Chen Gang, the deputy mayor of Beijing who is responsible for urban planning, described rail transit as the ultimate solution for traffic in an international metropolis on Saturday, the Beijing Evening News reported.
“Beijing has spent 260 billion yuan on rail transit, and we will spend 100 billion yuan more to finish a 660-kilometer long railway network,” said Chen.
According to the Beijing Public Transport Bureau, Beijing will have three circle lines, four horizontal lines, five vertical lines and eight radial lines in operation by the end of 2015.
The Beijing Subway Company said its passenger flow reached seven million passengers on April 29 last year, and on April 28 this year it peaked at eight million travelers.
The mass construction of subway lines has relieved pressure on public transportation, but the current design may make carriages more crowded.
Meng Bin, professor of urban planning at Beijing Union University, told the Global Times Beijing’s transit network still has room to improve.

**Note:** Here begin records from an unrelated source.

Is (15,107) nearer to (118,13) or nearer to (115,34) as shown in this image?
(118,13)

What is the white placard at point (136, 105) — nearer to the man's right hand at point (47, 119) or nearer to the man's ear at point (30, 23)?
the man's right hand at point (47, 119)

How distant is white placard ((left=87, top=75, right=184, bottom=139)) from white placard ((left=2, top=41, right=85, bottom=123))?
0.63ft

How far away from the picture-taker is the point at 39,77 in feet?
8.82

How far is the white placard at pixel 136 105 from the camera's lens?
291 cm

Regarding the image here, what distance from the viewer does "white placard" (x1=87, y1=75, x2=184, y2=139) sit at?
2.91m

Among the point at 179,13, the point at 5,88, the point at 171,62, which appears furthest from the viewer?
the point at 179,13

“The design of radial lines means that passengers who are traveling long and short distances stay on the same train [instead of interchanging]. So though more lines have been opened, trains will only get more crowded,” he said.
Meng said there are not enough transit stations currently, which also adds extra passenger numbers in each train, and suggested that Beijing should learn from New York City, which has several lines in places with a high passenger flow to split the flow rather than adding more departures.
“For example, there is only one main station [Guomao] in the prosperous CBD area, which means everyone has to use it. Although Line 1 already has most departures, it still suffers great pressure,” said Meng.
Large areas of the city are also not covered by the network, and sometimes citizens need to walk for a long distance to get to a station, he noted.
“To avoid such a situation and guarantee efficiency, the urban planning department should take both ground and underground levels into consideration,” said Meng.
By the end of 2012, sections of four more subway lines will open, altogether 70 kilometers of new lines, making the whole network 442 kilometers in length, longer than London’s network, which is 402 kilometers, said Jia Peng, spokesman of Beijing Subway.
The average cost of constructing subway lines in China is 500 million yuan ($80 million) per kilometer, the China Youth Daily reported in 2011.
By contrast, Singapore’s new Circle Line cost $130 million per kilometer, a new line in Madrid cost $58 million per kilometer, while extensions to the subways in Paris and Berlin cost around $250 million per kilometer, according to The Atlantic in May, 2011.